I’m sure many of you have seen posts on social media this past week as lots of people have been getting involved with Mental Health Awareness week 2017, 8th-14th May. It’s a subject that is being talked about much more often as we all know someone who has suffered or who is suffering from some kind of mental health issue. But could the answer to improved mental health be found outside and not in the doctor’s office?
1 in 4 of us will develop some kind of metal illness throughout our lifetime – adults and children! Over the past couple of years more and more research is emerging to support the theory that nature can have huge potential benefits on our overall mental wellbeing.
According to a newly released European report, People living close to trees and green spaces are less likely to be obese, inactive, or dependent on anti-depressants. Trees and green spaces are unrecognised healers offering benefits from increased mental wellbeing and allergy reductions!!

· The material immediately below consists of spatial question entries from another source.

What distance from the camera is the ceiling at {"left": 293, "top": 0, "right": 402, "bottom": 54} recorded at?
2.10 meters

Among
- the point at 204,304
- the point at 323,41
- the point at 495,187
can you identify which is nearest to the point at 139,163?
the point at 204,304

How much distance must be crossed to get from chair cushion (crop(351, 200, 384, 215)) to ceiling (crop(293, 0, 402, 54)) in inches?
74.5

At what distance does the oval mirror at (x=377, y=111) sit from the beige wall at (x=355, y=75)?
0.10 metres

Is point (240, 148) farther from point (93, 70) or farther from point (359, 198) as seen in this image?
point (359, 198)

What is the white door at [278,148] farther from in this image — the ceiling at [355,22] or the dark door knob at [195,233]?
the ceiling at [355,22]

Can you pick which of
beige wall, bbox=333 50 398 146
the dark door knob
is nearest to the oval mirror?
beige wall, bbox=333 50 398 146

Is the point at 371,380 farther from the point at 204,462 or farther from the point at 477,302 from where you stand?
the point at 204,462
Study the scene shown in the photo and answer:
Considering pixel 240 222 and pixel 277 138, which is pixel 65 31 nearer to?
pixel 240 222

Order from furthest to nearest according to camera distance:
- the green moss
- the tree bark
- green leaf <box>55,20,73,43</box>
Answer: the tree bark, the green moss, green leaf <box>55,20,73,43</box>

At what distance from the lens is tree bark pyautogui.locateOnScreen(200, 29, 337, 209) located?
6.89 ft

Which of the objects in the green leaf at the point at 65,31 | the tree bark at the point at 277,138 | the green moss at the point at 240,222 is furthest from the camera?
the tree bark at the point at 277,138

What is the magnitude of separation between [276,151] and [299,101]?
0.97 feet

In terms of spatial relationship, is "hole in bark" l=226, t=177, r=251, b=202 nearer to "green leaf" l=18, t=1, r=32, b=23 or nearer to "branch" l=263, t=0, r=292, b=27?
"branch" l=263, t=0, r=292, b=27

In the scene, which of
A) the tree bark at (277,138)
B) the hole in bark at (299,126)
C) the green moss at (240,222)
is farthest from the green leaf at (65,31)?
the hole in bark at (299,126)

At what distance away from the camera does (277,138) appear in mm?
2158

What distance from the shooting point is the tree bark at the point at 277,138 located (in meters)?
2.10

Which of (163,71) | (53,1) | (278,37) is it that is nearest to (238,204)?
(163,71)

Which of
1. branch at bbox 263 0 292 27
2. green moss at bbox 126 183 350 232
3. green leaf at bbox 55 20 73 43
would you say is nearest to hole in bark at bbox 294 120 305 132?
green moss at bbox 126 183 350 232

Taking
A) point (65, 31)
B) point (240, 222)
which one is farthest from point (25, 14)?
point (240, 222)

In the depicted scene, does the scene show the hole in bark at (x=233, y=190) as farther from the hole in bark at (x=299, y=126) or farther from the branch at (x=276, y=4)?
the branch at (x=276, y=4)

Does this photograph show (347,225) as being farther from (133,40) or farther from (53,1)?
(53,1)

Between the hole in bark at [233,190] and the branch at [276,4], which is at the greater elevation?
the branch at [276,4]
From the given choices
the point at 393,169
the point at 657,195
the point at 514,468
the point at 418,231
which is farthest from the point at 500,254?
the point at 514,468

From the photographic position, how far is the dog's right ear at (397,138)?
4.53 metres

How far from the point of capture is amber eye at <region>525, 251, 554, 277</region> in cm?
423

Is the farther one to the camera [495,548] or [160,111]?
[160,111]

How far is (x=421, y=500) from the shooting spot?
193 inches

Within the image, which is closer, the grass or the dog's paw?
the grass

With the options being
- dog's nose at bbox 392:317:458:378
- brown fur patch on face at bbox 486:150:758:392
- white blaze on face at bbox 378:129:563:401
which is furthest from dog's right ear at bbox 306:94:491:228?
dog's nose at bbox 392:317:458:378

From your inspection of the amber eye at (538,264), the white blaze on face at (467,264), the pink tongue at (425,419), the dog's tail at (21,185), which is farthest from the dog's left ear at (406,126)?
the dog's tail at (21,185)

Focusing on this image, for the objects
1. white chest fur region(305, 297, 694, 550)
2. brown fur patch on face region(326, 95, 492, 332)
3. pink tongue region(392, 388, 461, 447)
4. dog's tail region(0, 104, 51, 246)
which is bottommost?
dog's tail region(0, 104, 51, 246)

The Wildlife Trust actively promote nature for mental health and recognise that outdoor activity is beneficial for both our mental and physical wellbeing by hosting nature therapy projects that everyone can get involved with.
“Being affected by mental health can feel so isolating. You feel away from the world, but here you’re connected. I like the whole cycle of these trees. I enjoy finding neglected trees and putting their fruits to good use” – Clare, Hereford Wildlife Trust community orchard volunteer.
so on that note … pass me my walking boots and camera!!